======== RECORDS TO PROCESS

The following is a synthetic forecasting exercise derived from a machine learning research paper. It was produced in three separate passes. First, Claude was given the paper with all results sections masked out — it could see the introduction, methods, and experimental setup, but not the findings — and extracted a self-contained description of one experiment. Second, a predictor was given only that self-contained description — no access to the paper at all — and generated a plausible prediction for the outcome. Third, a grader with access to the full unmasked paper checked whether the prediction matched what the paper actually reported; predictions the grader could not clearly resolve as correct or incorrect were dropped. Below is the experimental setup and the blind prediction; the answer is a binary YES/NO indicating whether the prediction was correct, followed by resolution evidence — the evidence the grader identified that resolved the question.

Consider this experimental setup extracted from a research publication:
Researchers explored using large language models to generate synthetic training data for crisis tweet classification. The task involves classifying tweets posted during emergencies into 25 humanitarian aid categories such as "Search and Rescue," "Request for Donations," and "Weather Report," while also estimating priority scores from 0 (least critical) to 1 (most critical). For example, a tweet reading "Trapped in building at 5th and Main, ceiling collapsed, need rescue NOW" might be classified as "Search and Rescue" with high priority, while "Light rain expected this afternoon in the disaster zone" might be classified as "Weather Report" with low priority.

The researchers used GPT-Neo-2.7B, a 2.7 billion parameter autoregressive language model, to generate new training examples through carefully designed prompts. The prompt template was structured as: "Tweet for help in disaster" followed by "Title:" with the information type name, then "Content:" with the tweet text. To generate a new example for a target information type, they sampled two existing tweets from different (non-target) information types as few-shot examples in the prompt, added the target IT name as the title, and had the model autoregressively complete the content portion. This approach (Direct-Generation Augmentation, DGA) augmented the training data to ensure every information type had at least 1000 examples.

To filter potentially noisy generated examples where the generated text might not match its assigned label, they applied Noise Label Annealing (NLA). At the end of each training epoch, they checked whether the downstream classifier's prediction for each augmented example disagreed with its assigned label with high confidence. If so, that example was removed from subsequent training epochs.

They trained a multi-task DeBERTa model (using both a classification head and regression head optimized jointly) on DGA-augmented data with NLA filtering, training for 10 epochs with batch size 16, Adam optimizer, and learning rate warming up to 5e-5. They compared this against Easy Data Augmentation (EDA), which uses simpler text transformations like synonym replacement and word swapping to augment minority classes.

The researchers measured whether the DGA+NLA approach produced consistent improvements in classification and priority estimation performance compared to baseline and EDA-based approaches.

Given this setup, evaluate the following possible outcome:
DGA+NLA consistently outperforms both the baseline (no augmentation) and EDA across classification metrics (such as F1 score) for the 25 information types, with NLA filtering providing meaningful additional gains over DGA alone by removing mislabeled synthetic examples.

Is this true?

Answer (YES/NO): NO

================

__EXERCISE DETAILS__: Wherever a line contains the string "baseline", copy that line from the data.

__WRITTEN RESPONSE__:
The researchers measured whether the DGA+NLA approach produced consistent improvements in classification and priority estimation performance compared to baseline and EDA-based approaches.
DGA+NLA consistently outperforms both the baseline (no augmentation) and EDA across classification metrics (such as F1 score) for the 25 information types, with NLA filtering providing meaningful additional gains over DGA alone by removing mislabeled synthetic examples.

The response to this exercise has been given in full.